Romania’s forest’s are being chopped down at the alarming rate of three hectares per hour, according to a study published on Tuesday by the environmental organisation Greenpeace.
“The government has to take urgent measures to protect the forests as the country lost more than 280,000 hectares of forest in the last ten years, including virgin forests”, the group said.
Since the collapse of Romania’s Communist regime back in 1990, many mountains have been almost stripped of vegetation – the desolate scenery bearing witness to the impact that illegal chopping is having on Romania’s natural resources.
The country has around 6.4 million hectares of forest and 120,000 people employed in the forestry sector.
Before 1990, all of Romania’s forests were state-owned. A new law on retrocession was enforced, so at the end of 2010 the state owned only 66.3 per cent of the country’s forests. The ratio has since gone down further to 52.2 per cent.
While the authorities admit illegal logging is a problem, they maintain that they are working hard to curb it and even boast of some successes.
Official statistics claim illegal logging has declined in recent years, and the government registered over 30,000 cases of illegal logging between 2009 and 2011 alone.
Worryingly, although strictly protected by law, Romania’s virgin forests have also been damaged by illegal logging.
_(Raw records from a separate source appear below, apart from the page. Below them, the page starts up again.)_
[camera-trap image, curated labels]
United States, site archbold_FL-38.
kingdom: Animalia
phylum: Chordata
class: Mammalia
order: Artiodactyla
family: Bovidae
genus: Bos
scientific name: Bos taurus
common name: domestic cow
Romania still has large unspoilt forests. It is home to about 65 per cent of the virgin forests still remaining in Europe, outside of Russia.
They are mainly situated in the mountainous Carpathian region, but only 20 per cent of these old forests are actually protected by law by being included in national parks.
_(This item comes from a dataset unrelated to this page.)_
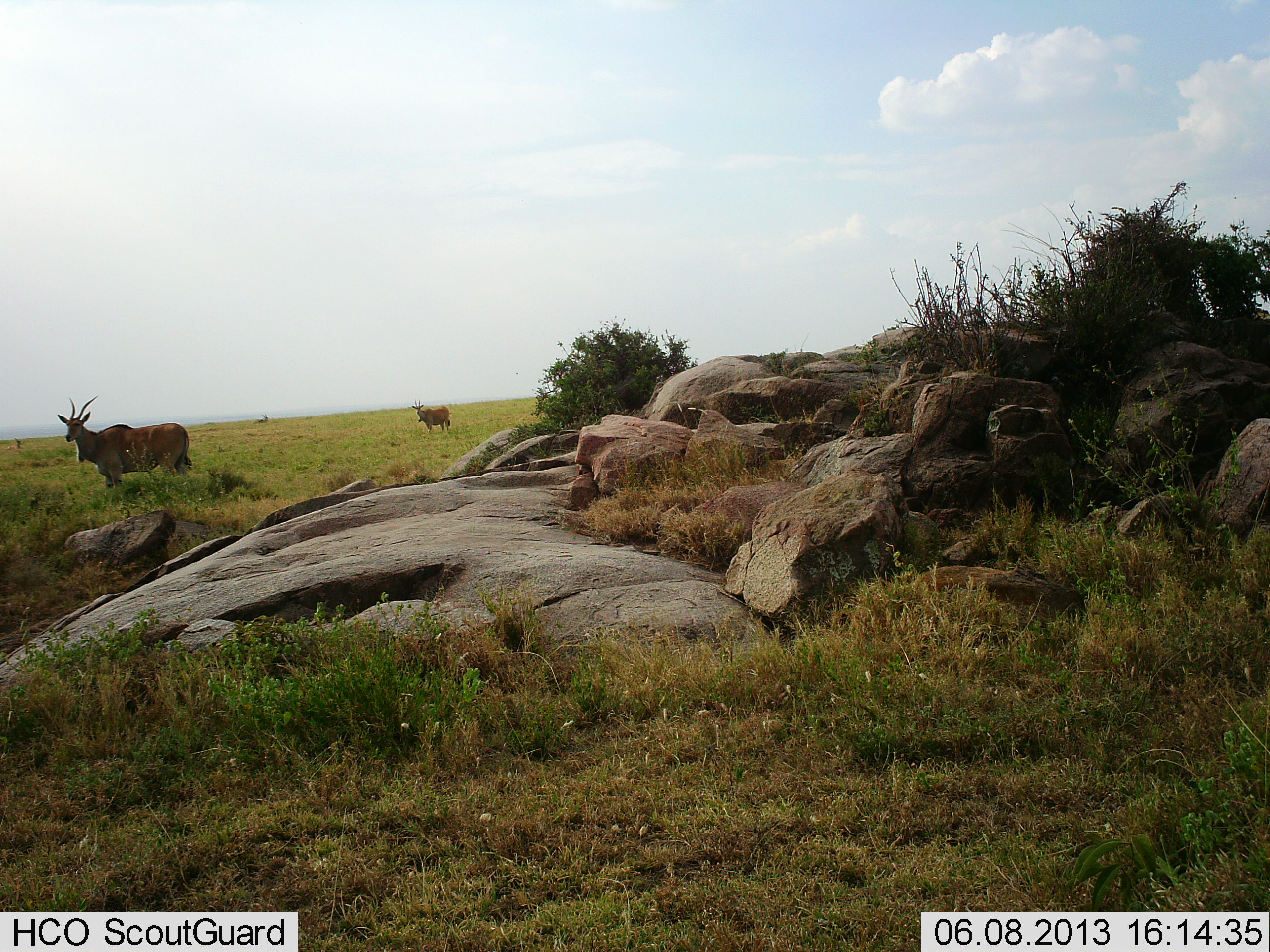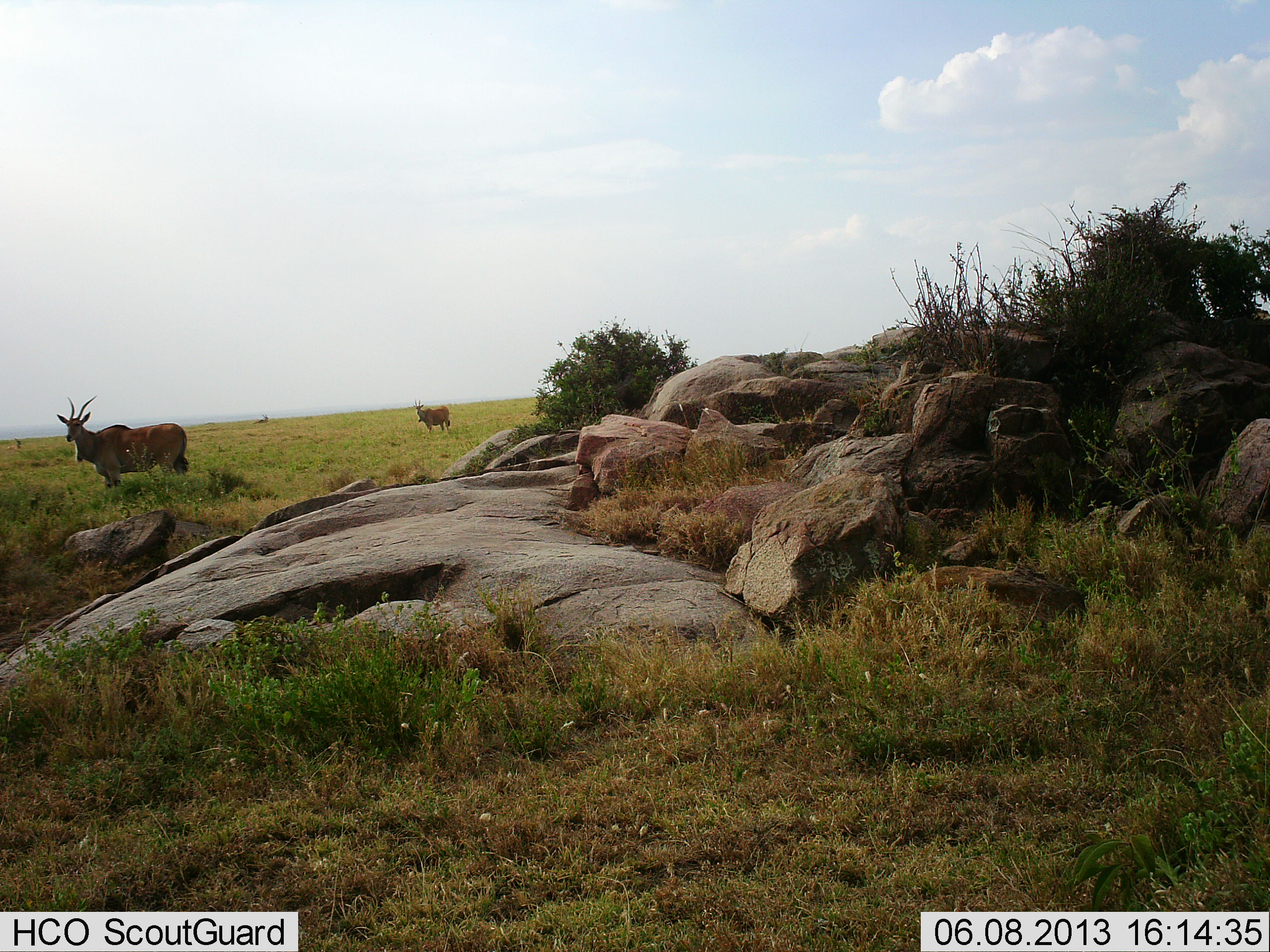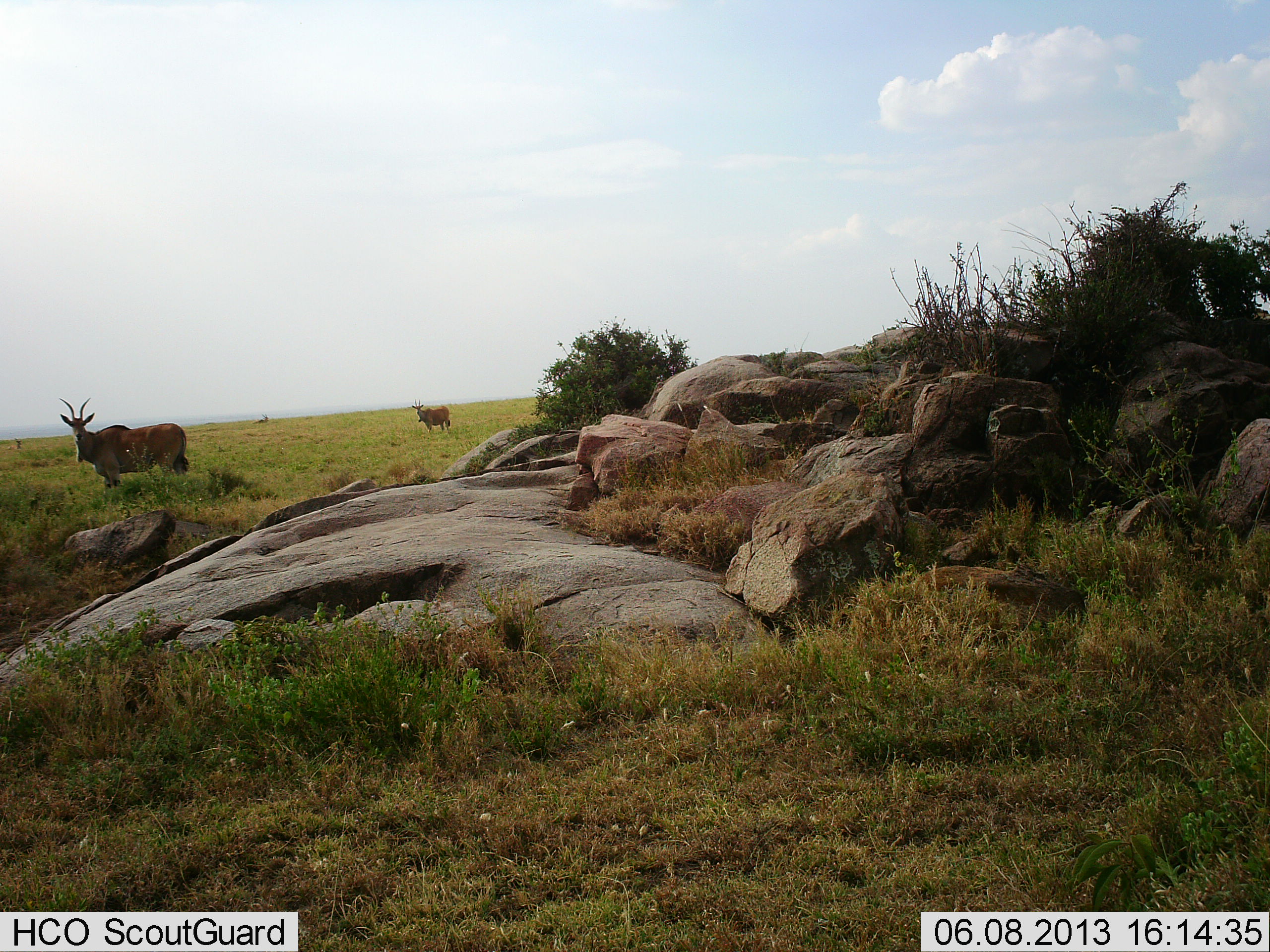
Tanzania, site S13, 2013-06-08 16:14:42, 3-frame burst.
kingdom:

While the law says all virgin forest should be included in national and nature parks, in reality this is not the case.
Partly this is because much of this forestry is situated in inaccessible valleys or on high mountains slopes which aren’t included in the parks.
Support from outside the country has come from the heir to the British throne, the Prince of Wales, who has warned that Romania could end up with huge barren areas like the Highlands of Scotland or like parts of Canada that were also once covered by forest.
The forests of Romania are the last reserve of some of the rarest mammals in Europe, such as as the brown bear, the lynx and the wolf.